Share Price Performance
Results follow Ahafo North approval
Newmont’s results follow its board’s sanctioning of the development of the Ahafo North project in Ghana earlier in July. The project will add 275–325koz pa to production at an all-in sustaining cost of US$600–700/oz for the first five years of production (CY24–28) at a capital cost of US$750–850m. Construction is scheduled to be completed in H223 and commercial production in early FY24.
Cost pressures
In addition to its financial results, Newmont also reported some signs of modest cost pressure within the industry. While these are expected to have little or no effect on Newmont’s performance for the remainder of FY21, we have now built a 5% increase in (nominal) costs into our financial models for all of its mines from FY22.
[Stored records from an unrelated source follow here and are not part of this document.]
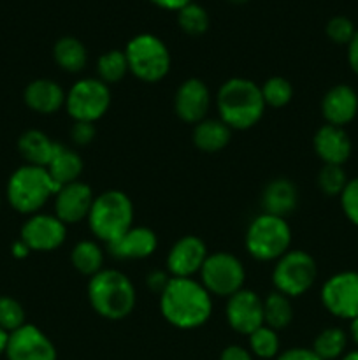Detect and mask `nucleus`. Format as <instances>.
Returning a JSON list of instances; mask_svg holds the SVG:
<instances>
[{
    "instance_id": "6e6552de",
    "label": "nucleus",
    "mask_w": 358,
    "mask_h": 360,
    "mask_svg": "<svg viewBox=\"0 0 358 360\" xmlns=\"http://www.w3.org/2000/svg\"><path fill=\"white\" fill-rule=\"evenodd\" d=\"M270 280L274 290L290 299L302 297L314 287L318 280V266L314 257L304 250H290L274 262Z\"/></svg>"
},
{
    "instance_id": "393cba45",
    "label": "nucleus",
    "mask_w": 358,
    "mask_h": 360,
    "mask_svg": "<svg viewBox=\"0 0 358 360\" xmlns=\"http://www.w3.org/2000/svg\"><path fill=\"white\" fill-rule=\"evenodd\" d=\"M46 169H48L53 181L62 188V186L69 185V183L79 181L81 174H83L84 162L76 150L67 148L65 144L60 143L55 157L51 158V162H49Z\"/></svg>"
},
{
    "instance_id": "2eb2a0df",
    "label": "nucleus",
    "mask_w": 358,
    "mask_h": 360,
    "mask_svg": "<svg viewBox=\"0 0 358 360\" xmlns=\"http://www.w3.org/2000/svg\"><path fill=\"white\" fill-rule=\"evenodd\" d=\"M209 250L199 236H183L174 245L171 246L167 253V273L172 278H193L200 273L204 262H206Z\"/></svg>"
},
{
    "instance_id": "ea45409f",
    "label": "nucleus",
    "mask_w": 358,
    "mask_h": 360,
    "mask_svg": "<svg viewBox=\"0 0 358 360\" xmlns=\"http://www.w3.org/2000/svg\"><path fill=\"white\" fill-rule=\"evenodd\" d=\"M274 360H321L318 355L312 352V348H304V347H295L288 348V350L279 352Z\"/></svg>"
},
{
    "instance_id": "72a5a7b5",
    "label": "nucleus",
    "mask_w": 358,
    "mask_h": 360,
    "mask_svg": "<svg viewBox=\"0 0 358 360\" xmlns=\"http://www.w3.org/2000/svg\"><path fill=\"white\" fill-rule=\"evenodd\" d=\"M347 181L350 178L343 165H323L316 176V185L325 197H340Z\"/></svg>"
},
{
    "instance_id": "a19ab883",
    "label": "nucleus",
    "mask_w": 358,
    "mask_h": 360,
    "mask_svg": "<svg viewBox=\"0 0 358 360\" xmlns=\"http://www.w3.org/2000/svg\"><path fill=\"white\" fill-rule=\"evenodd\" d=\"M220 360H255L251 352L241 345H228L220 354Z\"/></svg>"
},
{
    "instance_id": "f257e3e1",
    "label": "nucleus",
    "mask_w": 358,
    "mask_h": 360,
    "mask_svg": "<svg viewBox=\"0 0 358 360\" xmlns=\"http://www.w3.org/2000/svg\"><path fill=\"white\" fill-rule=\"evenodd\" d=\"M158 308L174 329L195 330L213 316V295L195 278H171L158 295Z\"/></svg>"
},
{
    "instance_id": "49530a36",
    "label": "nucleus",
    "mask_w": 358,
    "mask_h": 360,
    "mask_svg": "<svg viewBox=\"0 0 358 360\" xmlns=\"http://www.w3.org/2000/svg\"><path fill=\"white\" fill-rule=\"evenodd\" d=\"M7 341H9V333H6L4 329H0V357H2V355H6Z\"/></svg>"
},
{
    "instance_id": "a211bd4d",
    "label": "nucleus",
    "mask_w": 358,
    "mask_h": 360,
    "mask_svg": "<svg viewBox=\"0 0 358 360\" xmlns=\"http://www.w3.org/2000/svg\"><path fill=\"white\" fill-rule=\"evenodd\" d=\"M312 150L323 165H344L350 160L353 143L350 134L343 127L325 123L314 132Z\"/></svg>"
},
{
    "instance_id": "f704fd0d",
    "label": "nucleus",
    "mask_w": 358,
    "mask_h": 360,
    "mask_svg": "<svg viewBox=\"0 0 358 360\" xmlns=\"http://www.w3.org/2000/svg\"><path fill=\"white\" fill-rule=\"evenodd\" d=\"M27 323V313L23 304L9 295H0V329L14 333Z\"/></svg>"
},
{
    "instance_id": "f03ea898",
    "label": "nucleus",
    "mask_w": 358,
    "mask_h": 360,
    "mask_svg": "<svg viewBox=\"0 0 358 360\" xmlns=\"http://www.w3.org/2000/svg\"><path fill=\"white\" fill-rule=\"evenodd\" d=\"M218 118L234 132L249 130L263 118V102L260 84L248 77H230L225 81L214 97Z\"/></svg>"
},
{
    "instance_id": "39448f33",
    "label": "nucleus",
    "mask_w": 358,
    "mask_h": 360,
    "mask_svg": "<svg viewBox=\"0 0 358 360\" xmlns=\"http://www.w3.org/2000/svg\"><path fill=\"white\" fill-rule=\"evenodd\" d=\"M133 202L121 190H105L95 195L88 214V229L105 246L125 234L133 225Z\"/></svg>"
},
{
    "instance_id": "473e14b6",
    "label": "nucleus",
    "mask_w": 358,
    "mask_h": 360,
    "mask_svg": "<svg viewBox=\"0 0 358 360\" xmlns=\"http://www.w3.org/2000/svg\"><path fill=\"white\" fill-rule=\"evenodd\" d=\"M260 90L267 108L281 109L290 104L293 98V84L283 76H272L265 79V83L260 84Z\"/></svg>"
},
{
    "instance_id": "c756f323",
    "label": "nucleus",
    "mask_w": 358,
    "mask_h": 360,
    "mask_svg": "<svg viewBox=\"0 0 358 360\" xmlns=\"http://www.w3.org/2000/svg\"><path fill=\"white\" fill-rule=\"evenodd\" d=\"M97 74L98 79L107 86L119 83L128 72V63L123 49H109L102 53L97 60Z\"/></svg>"
},
{
    "instance_id": "79ce46f5",
    "label": "nucleus",
    "mask_w": 358,
    "mask_h": 360,
    "mask_svg": "<svg viewBox=\"0 0 358 360\" xmlns=\"http://www.w3.org/2000/svg\"><path fill=\"white\" fill-rule=\"evenodd\" d=\"M153 6H157L158 9L164 11H172V13H178L183 7L188 6V4L195 2V0H150Z\"/></svg>"
},
{
    "instance_id": "c03bdc74",
    "label": "nucleus",
    "mask_w": 358,
    "mask_h": 360,
    "mask_svg": "<svg viewBox=\"0 0 358 360\" xmlns=\"http://www.w3.org/2000/svg\"><path fill=\"white\" fill-rule=\"evenodd\" d=\"M30 253H32V250L28 248L27 243L21 241V239H16V241H14L13 245H11V255H13L14 259L23 260V259H27V257L30 255Z\"/></svg>"
},
{
    "instance_id": "f8f14e48",
    "label": "nucleus",
    "mask_w": 358,
    "mask_h": 360,
    "mask_svg": "<svg viewBox=\"0 0 358 360\" xmlns=\"http://www.w3.org/2000/svg\"><path fill=\"white\" fill-rule=\"evenodd\" d=\"M20 239L32 252L49 253L62 248L67 239V225L49 213H35L27 218L20 231Z\"/></svg>"
},
{
    "instance_id": "8fccbe9b",
    "label": "nucleus",
    "mask_w": 358,
    "mask_h": 360,
    "mask_svg": "<svg viewBox=\"0 0 358 360\" xmlns=\"http://www.w3.org/2000/svg\"><path fill=\"white\" fill-rule=\"evenodd\" d=\"M0 207H2V199H0Z\"/></svg>"
},
{
    "instance_id": "423d86ee",
    "label": "nucleus",
    "mask_w": 358,
    "mask_h": 360,
    "mask_svg": "<svg viewBox=\"0 0 358 360\" xmlns=\"http://www.w3.org/2000/svg\"><path fill=\"white\" fill-rule=\"evenodd\" d=\"M244 248L258 262H276L291 250L290 224L276 214H256L246 229Z\"/></svg>"
},
{
    "instance_id": "6ab92c4d",
    "label": "nucleus",
    "mask_w": 358,
    "mask_h": 360,
    "mask_svg": "<svg viewBox=\"0 0 358 360\" xmlns=\"http://www.w3.org/2000/svg\"><path fill=\"white\" fill-rule=\"evenodd\" d=\"M158 250V236L144 225H132L116 241L107 245V252L116 260H144Z\"/></svg>"
},
{
    "instance_id": "f3484780",
    "label": "nucleus",
    "mask_w": 358,
    "mask_h": 360,
    "mask_svg": "<svg viewBox=\"0 0 358 360\" xmlns=\"http://www.w3.org/2000/svg\"><path fill=\"white\" fill-rule=\"evenodd\" d=\"M93 200L95 193L90 185L83 181L69 183L55 195V217L67 227L79 224L88 218Z\"/></svg>"
},
{
    "instance_id": "4be33fe9",
    "label": "nucleus",
    "mask_w": 358,
    "mask_h": 360,
    "mask_svg": "<svg viewBox=\"0 0 358 360\" xmlns=\"http://www.w3.org/2000/svg\"><path fill=\"white\" fill-rule=\"evenodd\" d=\"M262 213L276 214V217L286 218L293 214L298 207V188L291 179L274 178L263 186L262 197Z\"/></svg>"
},
{
    "instance_id": "1a4fd4ad",
    "label": "nucleus",
    "mask_w": 358,
    "mask_h": 360,
    "mask_svg": "<svg viewBox=\"0 0 358 360\" xmlns=\"http://www.w3.org/2000/svg\"><path fill=\"white\" fill-rule=\"evenodd\" d=\"M199 278L213 297L228 299L244 288L246 267L234 253L214 252L207 255Z\"/></svg>"
},
{
    "instance_id": "5701e85b",
    "label": "nucleus",
    "mask_w": 358,
    "mask_h": 360,
    "mask_svg": "<svg viewBox=\"0 0 358 360\" xmlns=\"http://www.w3.org/2000/svg\"><path fill=\"white\" fill-rule=\"evenodd\" d=\"M58 146L60 143L53 141L48 134L37 129L25 130L18 137V151L25 164L37 165V167H48Z\"/></svg>"
},
{
    "instance_id": "c85d7f7f",
    "label": "nucleus",
    "mask_w": 358,
    "mask_h": 360,
    "mask_svg": "<svg viewBox=\"0 0 358 360\" xmlns=\"http://www.w3.org/2000/svg\"><path fill=\"white\" fill-rule=\"evenodd\" d=\"M347 333L340 327H326L312 341V352L321 360H339L347 352Z\"/></svg>"
},
{
    "instance_id": "09e8293b",
    "label": "nucleus",
    "mask_w": 358,
    "mask_h": 360,
    "mask_svg": "<svg viewBox=\"0 0 358 360\" xmlns=\"http://www.w3.org/2000/svg\"><path fill=\"white\" fill-rule=\"evenodd\" d=\"M227 2H230V4H235V6H242V4L249 2V0H227Z\"/></svg>"
},
{
    "instance_id": "b1692460",
    "label": "nucleus",
    "mask_w": 358,
    "mask_h": 360,
    "mask_svg": "<svg viewBox=\"0 0 358 360\" xmlns=\"http://www.w3.org/2000/svg\"><path fill=\"white\" fill-rule=\"evenodd\" d=\"M193 144L204 153H218L225 150L232 139V130L220 118H206L193 127Z\"/></svg>"
},
{
    "instance_id": "7ed1b4c3",
    "label": "nucleus",
    "mask_w": 358,
    "mask_h": 360,
    "mask_svg": "<svg viewBox=\"0 0 358 360\" xmlns=\"http://www.w3.org/2000/svg\"><path fill=\"white\" fill-rule=\"evenodd\" d=\"M88 302L91 309L109 322H118L132 315L137 292L132 280L118 269H102L88 280Z\"/></svg>"
},
{
    "instance_id": "c9c22d12",
    "label": "nucleus",
    "mask_w": 358,
    "mask_h": 360,
    "mask_svg": "<svg viewBox=\"0 0 358 360\" xmlns=\"http://www.w3.org/2000/svg\"><path fill=\"white\" fill-rule=\"evenodd\" d=\"M358 28L354 27L353 21L350 20L347 16H332L329 21H326V27H325V34L333 44H339V46H347L351 42V39L354 37Z\"/></svg>"
},
{
    "instance_id": "a878e982",
    "label": "nucleus",
    "mask_w": 358,
    "mask_h": 360,
    "mask_svg": "<svg viewBox=\"0 0 358 360\" xmlns=\"http://www.w3.org/2000/svg\"><path fill=\"white\" fill-rule=\"evenodd\" d=\"M53 60L67 74H79L88 65V49L72 35H63L53 46Z\"/></svg>"
},
{
    "instance_id": "cd10ccee",
    "label": "nucleus",
    "mask_w": 358,
    "mask_h": 360,
    "mask_svg": "<svg viewBox=\"0 0 358 360\" xmlns=\"http://www.w3.org/2000/svg\"><path fill=\"white\" fill-rule=\"evenodd\" d=\"M291 322H293L291 299L277 290L269 292L263 299V326L279 333L286 329Z\"/></svg>"
},
{
    "instance_id": "37998d69",
    "label": "nucleus",
    "mask_w": 358,
    "mask_h": 360,
    "mask_svg": "<svg viewBox=\"0 0 358 360\" xmlns=\"http://www.w3.org/2000/svg\"><path fill=\"white\" fill-rule=\"evenodd\" d=\"M346 48H347V63H350V69L353 70L354 76H358V30Z\"/></svg>"
},
{
    "instance_id": "bb28decb",
    "label": "nucleus",
    "mask_w": 358,
    "mask_h": 360,
    "mask_svg": "<svg viewBox=\"0 0 358 360\" xmlns=\"http://www.w3.org/2000/svg\"><path fill=\"white\" fill-rule=\"evenodd\" d=\"M104 250L95 239H83L70 250V264L83 276H95L104 269Z\"/></svg>"
},
{
    "instance_id": "2f4dec72",
    "label": "nucleus",
    "mask_w": 358,
    "mask_h": 360,
    "mask_svg": "<svg viewBox=\"0 0 358 360\" xmlns=\"http://www.w3.org/2000/svg\"><path fill=\"white\" fill-rule=\"evenodd\" d=\"M178 27L192 37H200L209 30V13L200 4L192 2L178 11Z\"/></svg>"
},
{
    "instance_id": "9b49d317",
    "label": "nucleus",
    "mask_w": 358,
    "mask_h": 360,
    "mask_svg": "<svg viewBox=\"0 0 358 360\" xmlns=\"http://www.w3.org/2000/svg\"><path fill=\"white\" fill-rule=\"evenodd\" d=\"M319 299L326 311L340 320L358 319V271H340L323 283Z\"/></svg>"
},
{
    "instance_id": "9d476101",
    "label": "nucleus",
    "mask_w": 358,
    "mask_h": 360,
    "mask_svg": "<svg viewBox=\"0 0 358 360\" xmlns=\"http://www.w3.org/2000/svg\"><path fill=\"white\" fill-rule=\"evenodd\" d=\"M111 86L98 77H81L67 91L65 109L74 122L97 123L111 108Z\"/></svg>"
},
{
    "instance_id": "ddd939ff",
    "label": "nucleus",
    "mask_w": 358,
    "mask_h": 360,
    "mask_svg": "<svg viewBox=\"0 0 358 360\" xmlns=\"http://www.w3.org/2000/svg\"><path fill=\"white\" fill-rule=\"evenodd\" d=\"M7 360H58L51 338L34 323H25L9 334L6 350Z\"/></svg>"
},
{
    "instance_id": "412c9836",
    "label": "nucleus",
    "mask_w": 358,
    "mask_h": 360,
    "mask_svg": "<svg viewBox=\"0 0 358 360\" xmlns=\"http://www.w3.org/2000/svg\"><path fill=\"white\" fill-rule=\"evenodd\" d=\"M67 91L62 84L49 77H39L30 81L23 91V101L30 111L42 116L56 115L60 109L65 108Z\"/></svg>"
},
{
    "instance_id": "58836bf2",
    "label": "nucleus",
    "mask_w": 358,
    "mask_h": 360,
    "mask_svg": "<svg viewBox=\"0 0 358 360\" xmlns=\"http://www.w3.org/2000/svg\"><path fill=\"white\" fill-rule=\"evenodd\" d=\"M171 278L172 276L167 273V269H154L146 276V287L157 295H160L168 285Z\"/></svg>"
},
{
    "instance_id": "a18cd8bd",
    "label": "nucleus",
    "mask_w": 358,
    "mask_h": 360,
    "mask_svg": "<svg viewBox=\"0 0 358 360\" xmlns=\"http://www.w3.org/2000/svg\"><path fill=\"white\" fill-rule=\"evenodd\" d=\"M347 336L351 338V341H353L358 348V319L351 320L350 322V330H347Z\"/></svg>"
},
{
    "instance_id": "e433bc0d",
    "label": "nucleus",
    "mask_w": 358,
    "mask_h": 360,
    "mask_svg": "<svg viewBox=\"0 0 358 360\" xmlns=\"http://www.w3.org/2000/svg\"><path fill=\"white\" fill-rule=\"evenodd\" d=\"M340 210H343L344 217L358 227V178H353L347 181L346 188L340 193Z\"/></svg>"
},
{
    "instance_id": "dca6fc26",
    "label": "nucleus",
    "mask_w": 358,
    "mask_h": 360,
    "mask_svg": "<svg viewBox=\"0 0 358 360\" xmlns=\"http://www.w3.org/2000/svg\"><path fill=\"white\" fill-rule=\"evenodd\" d=\"M213 95L209 86L199 77H188L179 84L174 95V112L181 122L195 127L207 118Z\"/></svg>"
},
{
    "instance_id": "de8ad7c7",
    "label": "nucleus",
    "mask_w": 358,
    "mask_h": 360,
    "mask_svg": "<svg viewBox=\"0 0 358 360\" xmlns=\"http://www.w3.org/2000/svg\"><path fill=\"white\" fill-rule=\"evenodd\" d=\"M339 360H358V348L357 350H350L343 355Z\"/></svg>"
},
{
    "instance_id": "aec40b11",
    "label": "nucleus",
    "mask_w": 358,
    "mask_h": 360,
    "mask_svg": "<svg viewBox=\"0 0 358 360\" xmlns=\"http://www.w3.org/2000/svg\"><path fill=\"white\" fill-rule=\"evenodd\" d=\"M358 115V94L350 84H336L321 98V116L325 123L346 127Z\"/></svg>"
},
{
    "instance_id": "4468645a",
    "label": "nucleus",
    "mask_w": 358,
    "mask_h": 360,
    "mask_svg": "<svg viewBox=\"0 0 358 360\" xmlns=\"http://www.w3.org/2000/svg\"><path fill=\"white\" fill-rule=\"evenodd\" d=\"M225 319L234 333L249 336L263 326V299L255 290L242 288L227 299Z\"/></svg>"
},
{
    "instance_id": "20e7f679",
    "label": "nucleus",
    "mask_w": 358,
    "mask_h": 360,
    "mask_svg": "<svg viewBox=\"0 0 358 360\" xmlns=\"http://www.w3.org/2000/svg\"><path fill=\"white\" fill-rule=\"evenodd\" d=\"M60 186L53 181L48 169L23 164L7 179L6 197L16 213L32 217L55 199Z\"/></svg>"
},
{
    "instance_id": "0eeeda50",
    "label": "nucleus",
    "mask_w": 358,
    "mask_h": 360,
    "mask_svg": "<svg viewBox=\"0 0 358 360\" xmlns=\"http://www.w3.org/2000/svg\"><path fill=\"white\" fill-rule=\"evenodd\" d=\"M123 51L128 63V72L142 83H160L171 72V51L158 35L147 32L133 35Z\"/></svg>"
},
{
    "instance_id": "7c9ffc66",
    "label": "nucleus",
    "mask_w": 358,
    "mask_h": 360,
    "mask_svg": "<svg viewBox=\"0 0 358 360\" xmlns=\"http://www.w3.org/2000/svg\"><path fill=\"white\" fill-rule=\"evenodd\" d=\"M248 350L256 359L274 360L281 352L279 333L267 326L258 327L248 336Z\"/></svg>"
},
{
    "instance_id": "4c0bfd02",
    "label": "nucleus",
    "mask_w": 358,
    "mask_h": 360,
    "mask_svg": "<svg viewBox=\"0 0 358 360\" xmlns=\"http://www.w3.org/2000/svg\"><path fill=\"white\" fill-rule=\"evenodd\" d=\"M95 136H97V129L95 123L88 122H74L72 129H70V137L76 146H88L93 143Z\"/></svg>"
}]
</instances>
Valuation: 19.3% premium to share price
Despite increasing our basic adjusted EPS forecast for FY21 by 18.4%, our FY21 valuation of Newmont remains broadly unchanged at US$72.05/share (vs US$72.92/share previously), as the increase has coincided with a general de-rating of the gold mining sector in FY21, coupled with a decrease in inflation expectations in the wider US economy that has therefore resulted in increased implied (real) hurdle rates (see Exhibits 5 and 7). This valuation puts Newmont on a premium rating relative to its peers, but may be justified by the company’s size, track record and the fact that almost all of its operations are in top-tier jurisdictions. However, it remains cheap relative to historical valuation measures, which continue to imply a share price close to US$100/share.